Romanesque Tomb Effigies PDF Author: Shirin Fozi
Publisher: Penn State Press
ISBN: 0271089172
Category : Art
Languages : en
Pages : 245

Book Description
Framed by evocative inscriptions, tumultuous historical events, and the ambiguities of Christian death, Romanesque tomb effigies were the first large-scale figural monuments for the departed in European art. In this book, Shirin Fozi explores these provocative markers of life and death, establishing early tomb figures as a coherent genre that hinged upon histories of failure and frustrated ambition. In sharp contrast to later recumbent funerary figures, none of the known European tomb effigies made before circa 1180 were commissioned by the people they represented, and all of the identifiable examples of these tombs were dedicated to individuals whose legacies were fraught rather than triumphant. Fozi draws on this evidence to argue that Romanesque effigies were created to address social rather than individual anxieties: they compensated for defeat by converting local losses into an expectation of eternal victory, comforting the embarrassed heirs of those whose histories were marked by misfortune and offering compensation for the disappointments of the world. Featuring numerous examples and engaging the visual, historical, and theological contexts that inform them, this groundbreaking work adds a fresh dimension to the study of monumental sculpture and the idea of the individual in the northern European Middle Ages. It will appeal to scholars of art history and medieval studies.

Romanesque Tomb Effigies

Romanesque Tomb Effigies PDF Author: Shirin Fozi
Publisher: Penn State Press
ISBN: 0271089172
Category : Art
Languages : en
Pages : 245

Book Description
Framed by evocative inscriptions, tumultuous historical events, and the ambiguities of Christian death, Romanesque tomb effigies were the first large-scale figural monuments for the departed in European art. In this book, Shirin Fozi explores these provocative markers of life and death, establishing early tomb figures as a coherent genre that hinged upon histories of failure and frustrated ambition. In sharp contrast to later recumbent funerary figures, none of the known European tomb effigies made before circa 1180 were commissioned by the people they represented, and all of the identifiable examples of these tombs were dedicated to individuals whose legacies were fraught rather than triumphant. Fozi draws on this evidence to argue that Romanesque effigies were created to address social rather than individual anxieties: they compensated for defeat by converting local losses into an expectation of eternal victory, comforting the embarrassed heirs of those whose histories were marked by misfortune and offering compensation for the disappointments of the world.

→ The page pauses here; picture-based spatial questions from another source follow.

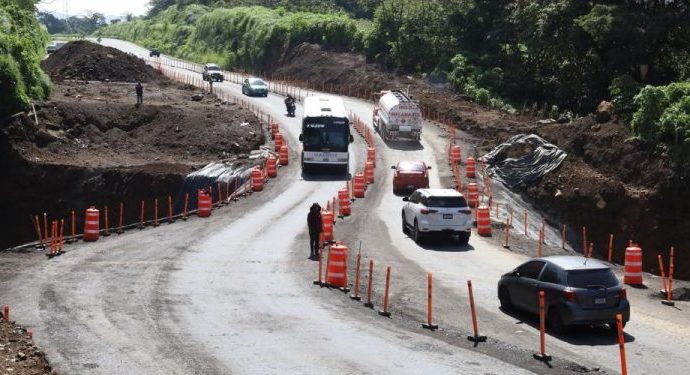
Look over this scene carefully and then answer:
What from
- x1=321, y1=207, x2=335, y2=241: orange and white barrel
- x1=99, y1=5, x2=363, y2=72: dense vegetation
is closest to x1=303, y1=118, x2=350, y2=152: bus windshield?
x1=321, y1=207, x2=335, y2=241: orange and white barrel

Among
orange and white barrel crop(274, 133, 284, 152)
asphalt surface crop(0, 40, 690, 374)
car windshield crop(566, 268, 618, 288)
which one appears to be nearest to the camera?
asphalt surface crop(0, 40, 690, 374)

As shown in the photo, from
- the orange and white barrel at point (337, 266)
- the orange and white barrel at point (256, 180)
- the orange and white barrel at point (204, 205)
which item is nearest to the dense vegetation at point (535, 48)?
the orange and white barrel at point (256, 180)

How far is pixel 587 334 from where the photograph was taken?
19.1 metres

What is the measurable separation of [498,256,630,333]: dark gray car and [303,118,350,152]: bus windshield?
27182 mm

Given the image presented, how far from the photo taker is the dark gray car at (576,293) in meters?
18.3

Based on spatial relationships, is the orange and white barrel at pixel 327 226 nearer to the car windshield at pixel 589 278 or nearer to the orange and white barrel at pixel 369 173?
the car windshield at pixel 589 278

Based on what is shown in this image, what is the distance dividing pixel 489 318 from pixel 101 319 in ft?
29.2

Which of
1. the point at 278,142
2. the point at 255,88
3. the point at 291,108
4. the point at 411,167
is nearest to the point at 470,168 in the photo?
the point at 411,167

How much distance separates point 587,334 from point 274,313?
23.1 ft

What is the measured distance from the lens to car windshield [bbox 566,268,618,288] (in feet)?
60.9

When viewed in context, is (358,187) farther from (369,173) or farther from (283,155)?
(283,155)

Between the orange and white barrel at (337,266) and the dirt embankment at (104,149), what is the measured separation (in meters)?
27.0

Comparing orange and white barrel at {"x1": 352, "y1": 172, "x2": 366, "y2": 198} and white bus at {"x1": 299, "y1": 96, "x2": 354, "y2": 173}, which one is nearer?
orange and white barrel at {"x1": 352, "y1": 172, "x2": 366, "y2": 198}

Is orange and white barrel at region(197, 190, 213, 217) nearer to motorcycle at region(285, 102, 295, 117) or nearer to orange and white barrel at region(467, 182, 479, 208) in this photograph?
orange and white barrel at region(467, 182, 479, 208)
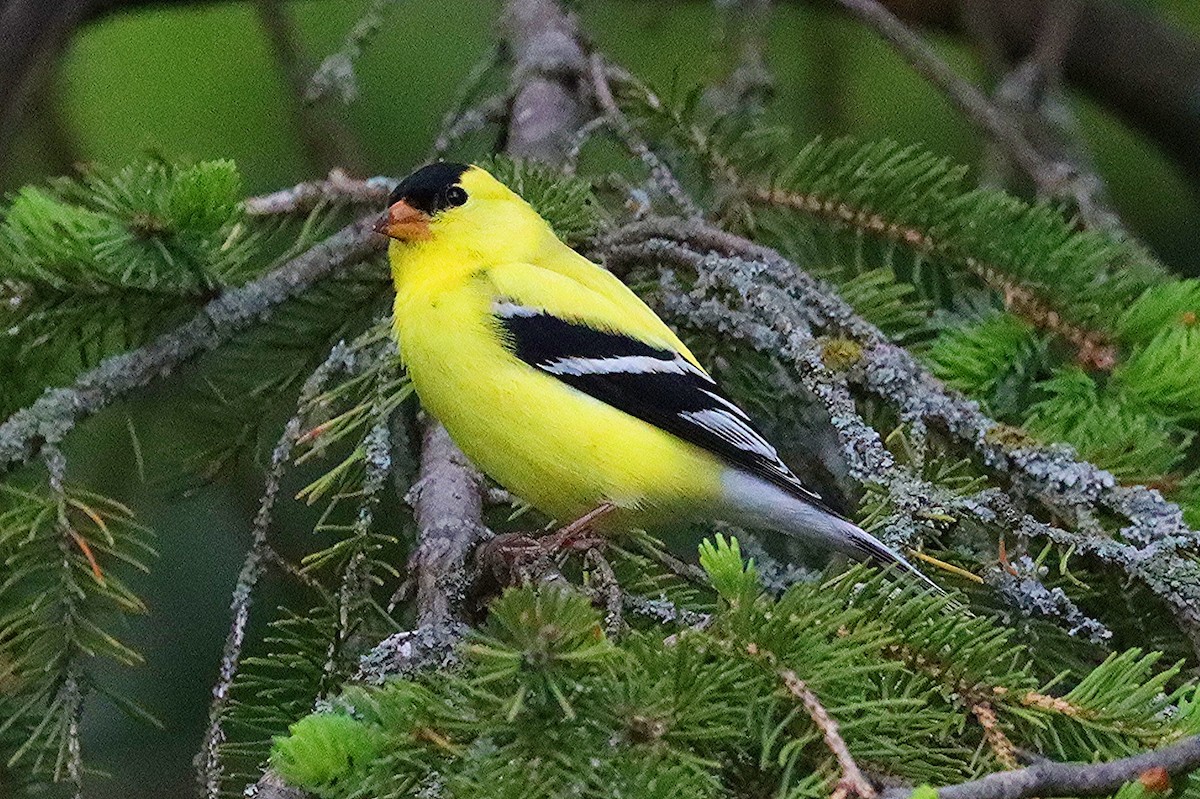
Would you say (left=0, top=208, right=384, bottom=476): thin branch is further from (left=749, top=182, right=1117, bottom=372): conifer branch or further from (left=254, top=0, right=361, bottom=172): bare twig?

Featuring numerous examples and engaging the visual, historical, and theological contexts that inform them, this groundbreaking work adds a fresh dimension to the study of monumental sculpture and the idea of the individual in the northern European Middle Ages. It will appeal to scholars of art history and medieval studies.

Romanesque Tomb Effigies

Romanesque Tomb Effigies PDF Author: Shirin Fozi
Publisher: Penn State University Press
ISBN: 9780271087191
Category :
Languages : en
Pages : 240

Book Description
Framed by evocative inscriptions, tumultuous historical events, and the ambiguities of Christian death, Romanesque tomb effigies are the first figural monuments for the dead found in European art. In this book, Shirin Fozi explores these provocative markers of life and death, establishing early tomb figures as a coherent genre that hinged upon histories of failure and frustrated ambition. In sharp contrast to later recumbent funerary figures, none of the known European tomb effigies made before circa 1180 were commissioned by the people they represented, and all of the identifiable examples of these tombs were dedicated to individuals marked by failure rather than triumph. Drawing on this evidence, Fozi argues that Romanesque effigies were created to address social rather than individual anxieties: they compensated for defeat by converting local losses into an expectation of eternal triumph, comforting the embarrassed heirs of those whose ambitions had failed and offering compensation for the disappointments of the world. Featuring numerous examples and engaging the visual, historical, and theological contexts that inform them, this groundbreaking work adds a fresh dimension to the study of monumental sculpture and the idea of the individual in the northern European Middle Ages. It will appeal to scholars of medieval art history and medieval studies.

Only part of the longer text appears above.